Probation and Drugs

Probation and Drugs You are a county probation officer who believes that only the most serious offenders belong in prison or jail. You are particularly disturbed by the fact that more and more people on your caseload are on probation for drug offenses. Although you personally believe that marijuana is a harmless recreational drug, you know that it continues to be outlawed in your state and can bring substantial terms in the county jail. One day, a probationer reports to your office. Up until now, he has been a model probationer; he is employed and has paid all of his fines. Today, however, he has very bloodshot eyes and smells like marijuana. One of the conditions of his probation is that he refrain from all illegal activity.
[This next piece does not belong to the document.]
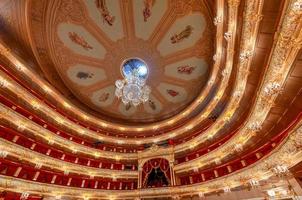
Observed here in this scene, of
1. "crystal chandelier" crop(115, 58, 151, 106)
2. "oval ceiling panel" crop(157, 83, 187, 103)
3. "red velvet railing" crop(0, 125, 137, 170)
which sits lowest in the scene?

It is at your discretion whether or not to request a urine sample from him. If he tests positive, he can be sent to jail. If you fail to report your observations about his physical appearance when he arrived at your office, you can be fired. The probationer reveals to you that he “may have smoked a little ‘something’ ” because he was depressed about the death of his mother. He begs you not to ask for a urine sample because he has only one month remaining on probation. Answer the following questions:

a. What are your options at this time? What should you do?

b. How can you show him that you are serious about his committing no more offenses?

c. Assume that his statement about the death of his mother seems genuine, and that you as a probation officer have a strong intuitive sense about when people are lying to you. Does this drug use seem as though it will be a growing problem, or that it will end here?